The peacekeepers ended a bloody rampage by anti-independence militiamen
and oversaw the withdrawal of Indonesian troops from the province, ending
a harsh 24-year occupation.
Wahid, who assumed office last October, has traveled to dozens of
countries since then, but has pointedly refrained from visiting Australia.
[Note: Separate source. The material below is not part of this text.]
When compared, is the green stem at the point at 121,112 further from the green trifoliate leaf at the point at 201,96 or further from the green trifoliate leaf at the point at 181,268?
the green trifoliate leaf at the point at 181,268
Moreover, he has criticized Australia's role in the East Timor crisis
and chastised it for pursuing "childish" policies toward
Indonesia.
In contrast, Gusmao, East Timor's main resistance leader and a former
political prisoner in Indonesia, has repeatedly praised Australia's
intervention in his devastated homeland.
But at the same time he has also worked hard to build close relations
with Wahid.
The U.N. is currently administering East Timor which is expected to
become independent within two years.
Gusmao Supports 3-Way Meeting
Gusmao, who is expected to become its first president, and Howard are
scheduled to hold talks in the Australian capital, Canberra, next week.
Thursday, Howard predicted that relations with Indonesia might never be
fully repaired.
Gusmao said he supported Wahid's plan for a three-leader meeting and
would urge Howard to take part.
He also said he briefed Wahid on developments in East Timor since the
president's first visit there two months ago.
During that trip, Wahid solemnly apologized for decades of Indonesian
human rights abuses.
The damage from last September's killing, burning and looting is
estimated to run into the hundreds of millions of dollars.
Wahid has strongly backed a judicial probe into the atrocities, but has
resisted international pressure for the establishment of a U.N. war crimes
tribunal.
Indonesian prosecutors are preparing to file charges against military
officers and militia members blamed for the mayhem.